▶ **EXERCISE AIM**:
Before returning the data, strip out the pictures and keep everything else exactly the same.

▶ **PROVIDED MATERIAL**:
----

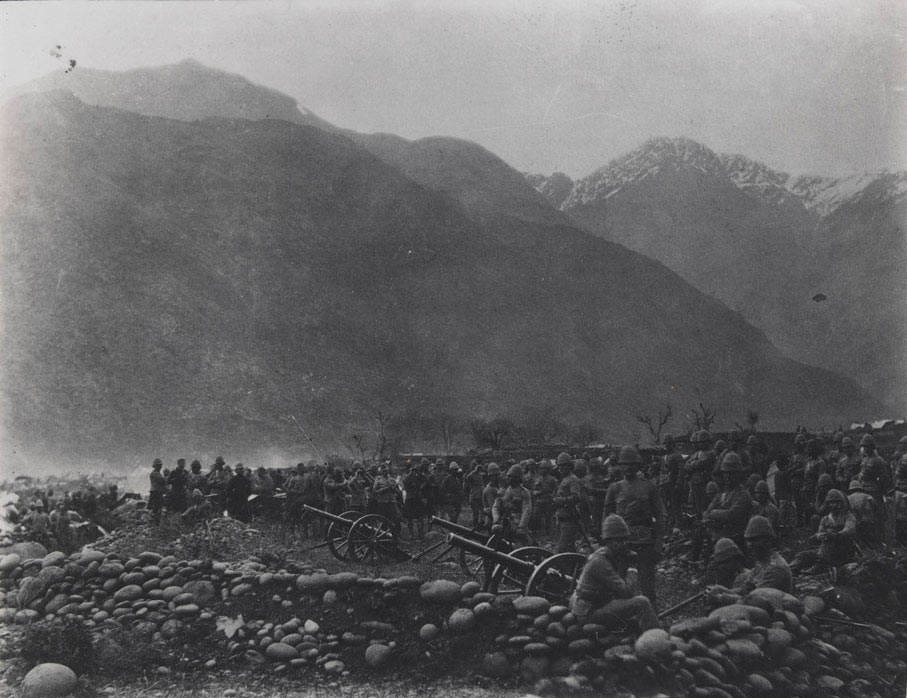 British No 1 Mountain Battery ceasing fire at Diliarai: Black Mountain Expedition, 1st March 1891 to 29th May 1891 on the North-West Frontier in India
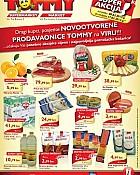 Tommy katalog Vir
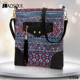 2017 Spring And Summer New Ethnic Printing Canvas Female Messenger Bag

----

▶ **OUTPUT OF THE EXERCISE**:
 British No 1 Mountain Battery ceasing fire at Diliarai: Black Mountain Expedition, 1st March 1891 to 29th May 1891 on the North-West Frontier in India
 Tommy katalog Vir
 2017 Spring And Summer New Ethnic Printing Canvas Female Messenger Bag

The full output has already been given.